Records for this exercise:
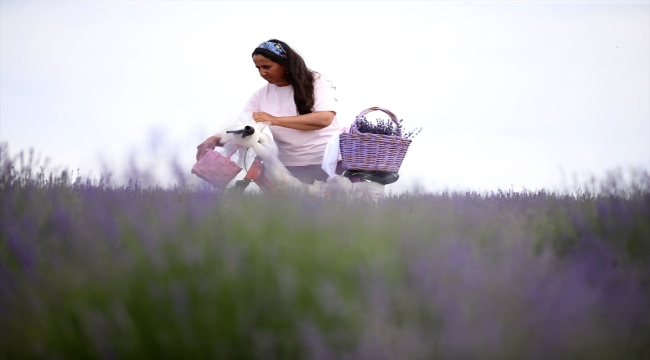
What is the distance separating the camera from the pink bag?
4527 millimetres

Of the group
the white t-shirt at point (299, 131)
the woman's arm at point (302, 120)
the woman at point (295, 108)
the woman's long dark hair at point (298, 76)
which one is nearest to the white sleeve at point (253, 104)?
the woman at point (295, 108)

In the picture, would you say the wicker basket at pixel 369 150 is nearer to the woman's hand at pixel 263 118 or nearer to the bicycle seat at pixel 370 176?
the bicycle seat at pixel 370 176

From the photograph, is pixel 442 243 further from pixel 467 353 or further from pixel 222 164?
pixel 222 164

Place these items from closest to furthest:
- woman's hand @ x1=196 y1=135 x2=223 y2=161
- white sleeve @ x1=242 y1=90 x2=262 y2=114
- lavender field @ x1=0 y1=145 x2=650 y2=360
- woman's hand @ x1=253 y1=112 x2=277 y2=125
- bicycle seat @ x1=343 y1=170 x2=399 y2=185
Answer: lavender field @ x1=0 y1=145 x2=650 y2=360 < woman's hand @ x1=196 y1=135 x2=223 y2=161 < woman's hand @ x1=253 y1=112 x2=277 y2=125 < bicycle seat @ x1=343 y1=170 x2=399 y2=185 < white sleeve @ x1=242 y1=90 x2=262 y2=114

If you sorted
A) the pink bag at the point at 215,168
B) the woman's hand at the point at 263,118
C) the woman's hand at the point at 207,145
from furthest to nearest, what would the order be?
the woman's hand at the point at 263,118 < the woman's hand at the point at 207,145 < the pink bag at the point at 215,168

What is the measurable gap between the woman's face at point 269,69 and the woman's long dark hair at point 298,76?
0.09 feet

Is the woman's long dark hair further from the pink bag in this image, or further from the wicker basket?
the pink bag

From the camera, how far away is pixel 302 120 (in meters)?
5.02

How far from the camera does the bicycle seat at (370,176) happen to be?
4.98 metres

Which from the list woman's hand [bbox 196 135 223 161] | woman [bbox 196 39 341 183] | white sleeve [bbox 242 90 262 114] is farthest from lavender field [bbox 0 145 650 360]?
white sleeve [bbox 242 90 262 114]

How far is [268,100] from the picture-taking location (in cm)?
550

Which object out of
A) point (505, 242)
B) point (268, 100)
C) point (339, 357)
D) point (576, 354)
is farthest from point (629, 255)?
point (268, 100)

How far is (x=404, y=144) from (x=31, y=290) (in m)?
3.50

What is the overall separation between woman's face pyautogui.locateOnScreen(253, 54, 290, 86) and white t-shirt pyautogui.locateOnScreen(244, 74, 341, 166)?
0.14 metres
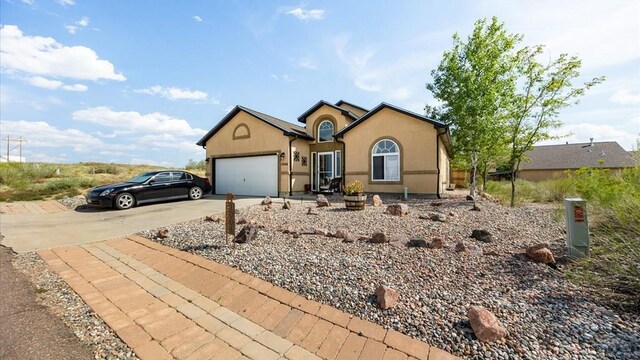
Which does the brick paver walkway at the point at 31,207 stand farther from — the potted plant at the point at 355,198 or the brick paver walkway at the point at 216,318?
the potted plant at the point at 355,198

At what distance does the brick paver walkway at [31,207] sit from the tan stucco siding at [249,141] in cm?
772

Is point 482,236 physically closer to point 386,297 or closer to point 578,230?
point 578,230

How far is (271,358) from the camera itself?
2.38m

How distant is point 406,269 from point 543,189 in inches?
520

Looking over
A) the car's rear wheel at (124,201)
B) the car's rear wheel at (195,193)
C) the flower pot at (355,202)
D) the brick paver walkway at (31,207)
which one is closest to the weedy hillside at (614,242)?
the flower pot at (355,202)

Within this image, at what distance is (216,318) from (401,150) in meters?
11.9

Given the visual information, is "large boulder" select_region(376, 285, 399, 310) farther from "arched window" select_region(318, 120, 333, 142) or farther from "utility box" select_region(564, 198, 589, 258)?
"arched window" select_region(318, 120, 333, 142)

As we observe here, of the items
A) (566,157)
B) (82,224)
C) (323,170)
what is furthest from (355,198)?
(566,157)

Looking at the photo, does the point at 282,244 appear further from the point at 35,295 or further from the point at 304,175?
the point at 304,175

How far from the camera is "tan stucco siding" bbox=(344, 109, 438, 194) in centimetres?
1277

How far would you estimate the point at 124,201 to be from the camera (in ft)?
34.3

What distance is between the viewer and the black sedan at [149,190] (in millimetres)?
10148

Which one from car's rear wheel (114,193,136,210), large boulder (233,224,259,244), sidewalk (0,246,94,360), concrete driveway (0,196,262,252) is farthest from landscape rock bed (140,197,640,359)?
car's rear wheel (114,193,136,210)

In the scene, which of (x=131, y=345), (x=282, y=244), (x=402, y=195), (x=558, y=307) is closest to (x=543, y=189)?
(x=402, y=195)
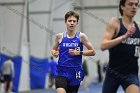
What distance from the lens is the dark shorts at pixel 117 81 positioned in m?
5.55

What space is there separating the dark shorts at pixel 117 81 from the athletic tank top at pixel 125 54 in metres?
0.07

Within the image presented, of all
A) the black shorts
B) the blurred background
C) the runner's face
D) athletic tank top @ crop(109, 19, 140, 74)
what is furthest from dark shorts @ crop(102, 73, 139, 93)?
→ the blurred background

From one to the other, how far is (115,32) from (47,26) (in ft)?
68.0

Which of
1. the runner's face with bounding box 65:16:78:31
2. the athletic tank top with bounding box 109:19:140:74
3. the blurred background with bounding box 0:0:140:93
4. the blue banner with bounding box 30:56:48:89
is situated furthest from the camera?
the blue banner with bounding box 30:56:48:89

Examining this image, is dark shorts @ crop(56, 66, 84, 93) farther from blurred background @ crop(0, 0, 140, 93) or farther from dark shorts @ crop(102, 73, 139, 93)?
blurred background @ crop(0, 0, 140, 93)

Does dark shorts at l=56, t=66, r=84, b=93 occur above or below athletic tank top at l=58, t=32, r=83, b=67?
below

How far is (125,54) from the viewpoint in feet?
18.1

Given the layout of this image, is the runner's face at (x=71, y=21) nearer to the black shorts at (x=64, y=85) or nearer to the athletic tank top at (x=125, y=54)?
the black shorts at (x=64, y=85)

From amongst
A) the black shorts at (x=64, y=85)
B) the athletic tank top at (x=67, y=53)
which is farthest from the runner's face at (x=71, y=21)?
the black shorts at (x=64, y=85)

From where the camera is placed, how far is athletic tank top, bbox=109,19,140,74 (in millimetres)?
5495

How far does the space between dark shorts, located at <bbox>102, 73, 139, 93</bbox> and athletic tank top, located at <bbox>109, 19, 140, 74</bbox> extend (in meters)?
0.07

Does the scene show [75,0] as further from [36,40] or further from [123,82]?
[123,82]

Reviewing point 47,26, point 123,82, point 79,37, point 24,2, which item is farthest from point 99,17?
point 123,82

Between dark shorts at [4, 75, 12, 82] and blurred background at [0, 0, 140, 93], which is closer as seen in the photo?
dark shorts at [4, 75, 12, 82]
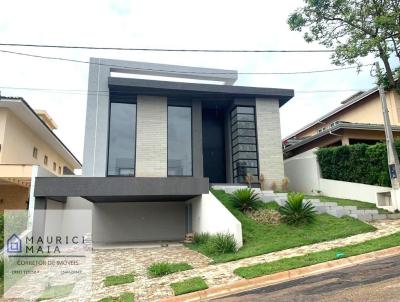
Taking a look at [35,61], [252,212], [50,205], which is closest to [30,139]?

What to produce: Leave out the pictures and repeat everything else in the records exactly.

Correct response:
What is the distance separating the camera from the pink bag?
4527 millimetres

Of the group
the white t-shirt at point (299, 131)
the woman's arm at point (302, 120)
the woman at point (295, 108)
the woman's long dark hair at point (298, 76)
which one is nearest to the white sleeve at point (253, 104)?
the woman at point (295, 108)

In the picture, would you say the wicker basket at pixel 369 150 is nearer to the woman's hand at pixel 263 118 or nearer to the bicycle seat at pixel 370 176?
the bicycle seat at pixel 370 176

From the photograph, is pixel 442 243 further from pixel 467 353 or further from pixel 222 164?
pixel 222 164

Place these items from closest to furthest:
- woman's hand @ x1=196 y1=135 x2=223 y2=161
- white sleeve @ x1=242 y1=90 x2=262 y2=114
- lavender field @ x1=0 y1=145 x2=650 y2=360
- woman's hand @ x1=253 y1=112 x2=277 y2=125
- bicycle seat @ x1=343 y1=170 x2=399 y2=185
Answer: lavender field @ x1=0 y1=145 x2=650 y2=360 < woman's hand @ x1=196 y1=135 x2=223 y2=161 < woman's hand @ x1=253 y1=112 x2=277 y2=125 < bicycle seat @ x1=343 y1=170 x2=399 y2=185 < white sleeve @ x1=242 y1=90 x2=262 y2=114

If you sorted
A) the pink bag at the point at 215,168
B) the woman's hand at the point at 263,118
C) the woman's hand at the point at 207,145
from furthest to nearest, what would the order be?
the woman's hand at the point at 263,118 < the woman's hand at the point at 207,145 < the pink bag at the point at 215,168

What is the measurable gap between the woman's face at point 269,69 and the woman's long dark hair at point 298,76?
0.09 feet

Is the woman's long dark hair further from the pink bag in this image, or further from the wicker basket?
the pink bag

From the camera, how far away is pixel 302 120 (in meters)?
5.02

How far from the camera does the bicycle seat at (370,176) happen to be?
4.98 metres

Which from the list woman's hand [bbox 196 135 223 161] | woman [bbox 196 39 341 183] | white sleeve [bbox 242 90 262 114] is farthest from lavender field [bbox 0 145 650 360]?
white sleeve [bbox 242 90 262 114]

How far is [268,100] from the picture-taking location (in cm)?
550

Which object out of
A) point (505, 242)
B) point (268, 100)
C) point (339, 357)
D) point (576, 354)
is farthest from point (629, 255)?
point (268, 100)

How far is (x=404, y=144) from (x=31, y=290) (in m)?
3.50

What is the overall separation between woman's face pyautogui.locateOnScreen(253, 54, 290, 86) and white t-shirt pyautogui.locateOnScreen(244, 74, 341, 166)?
0.14 metres
Which does the brick paver walkway at the point at 31,207 stand farther from — the potted plant at the point at 355,198 or the brick paver walkway at the point at 216,318?
the potted plant at the point at 355,198

At what distance does the brick paver walkway at [31,207] sit from the tan stucco siding at [249,141] in cm?
772

Is point 482,236 physically closer to point 386,297 or closer to point 578,230?
point 578,230

How far is (271,358) from the camera itself?
2.38m

How distant is point 406,269 from point 543,189 in inches?
520

Looking over
A) the car's rear wheel at (124,201)
B) the car's rear wheel at (195,193)
C) the flower pot at (355,202)
D) the brick paver walkway at (31,207)
which one is closest to the weedy hillside at (614,242)?
the flower pot at (355,202)

Within this image, at what distance is (216,318) from (401,150) in meters?
11.9

Given the visual information, is "large boulder" select_region(376, 285, 399, 310) farther from "arched window" select_region(318, 120, 333, 142) or farther from "utility box" select_region(564, 198, 589, 258)?
"arched window" select_region(318, 120, 333, 142)

As we observe here, of the items
A) (566,157)
B) (82,224)
C) (323,170)
what is furthest from (355,198)?
(566,157)

Looking at the photo, does the point at 282,244 appear further from the point at 35,295 or further from the point at 304,175?
the point at 304,175

How far from the camera is "tan stucco siding" bbox=(344, 109, 438, 194) in centimetres?
1277

How far would you estimate the point at 124,201 to be from the camera (in ft)?
34.3

What distance is between the viewer and the black sedan at [149,190] (in millimetres)?
10148

Which one from car's rear wheel (114,193,136,210), large boulder (233,224,259,244), sidewalk (0,246,94,360), concrete driveway (0,196,262,252) is farthest from landscape rock bed (140,197,640,359)?
car's rear wheel (114,193,136,210)

In the scene, which of (x=131, y=345), (x=282, y=244), (x=402, y=195), (x=558, y=307) is closest to (x=543, y=189)?
(x=402, y=195)
What distance from the lens is the dark shorts at pixel 117 81 positioned in m?
5.55

What space is there separating the dark shorts at pixel 117 81 from the athletic tank top at pixel 125 54 in metres?
0.07

Within the image presented, of all
A) the black shorts
B) the blurred background
C) the runner's face
D) athletic tank top @ crop(109, 19, 140, 74)
what is furthest from dark shorts @ crop(102, 73, 139, 93)?
→ the blurred background

From one to the other, how far is (115,32) from (47,26) (in ft)?
68.0

Which of
1. the runner's face with bounding box 65:16:78:31
2. the athletic tank top with bounding box 109:19:140:74
3. the blurred background with bounding box 0:0:140:93
4. the blue banner with bounding box 30:56:48:89
is situated furthest from the camera?
the blue banner with bounding box 30:56:48:89

Examining this image, is dark shorts @ crop(56, 66, 84, 93) farther from blurred background @ crop(0, 0, 140, 93) or farther from dark shorts @ crop(102, 73, 139, 93)?
blurred background @ crop(0, 0, 140, 93)

Does dark shorts at l=56, t=66, r=84, b=93 occur above or below athletic tank top at l=58, t=32, r=83, b=67?
below

How far is (125,54) from the viewpoint in feet?
18.1

Given the layout of this image, is the runner's face at (x=71, y=21) nearer to the black shorts at (x=64, y=85) or nearer to the athletic tank top at (x=125, y=54)?
the black shorts at (x=64, y=85)

From amongst
A) the black shorts at (x=64, y=85)
B) the athletic tank top at (x=67, y=53)
which is farthest from the runner's face at (x=71, y=21)?
the black shorts at (x=64, y=85)

From where the camera is placed, how far is athletic tank top, bbox=109,19,140,74 (in millimetres)?
5495

How far does the space between dark shorts, located at <bbox>102, 73, 139, 93</bbox> and athletic tank top, located at <bbox>109, 19, 140, 74</bbox> extend (in meters)?
0.07

Does the scene show [75,0] as further from [36,40] or further from [123,82]?
[123,82]

Reviewing point 47,26, point 123,82, point 79,37, point 24,2, which item is farthest from point 99,17?
point 123,82

Between dark shorts at [4, 75, 12, 82] and blurred background at [0, 0, 140, 93], which is closer as seen in the photo?
dark shorts at [4, 75, 12, 82]
Taking a look at [35,61], [252,212], [50,205], which is closest to [30,139]?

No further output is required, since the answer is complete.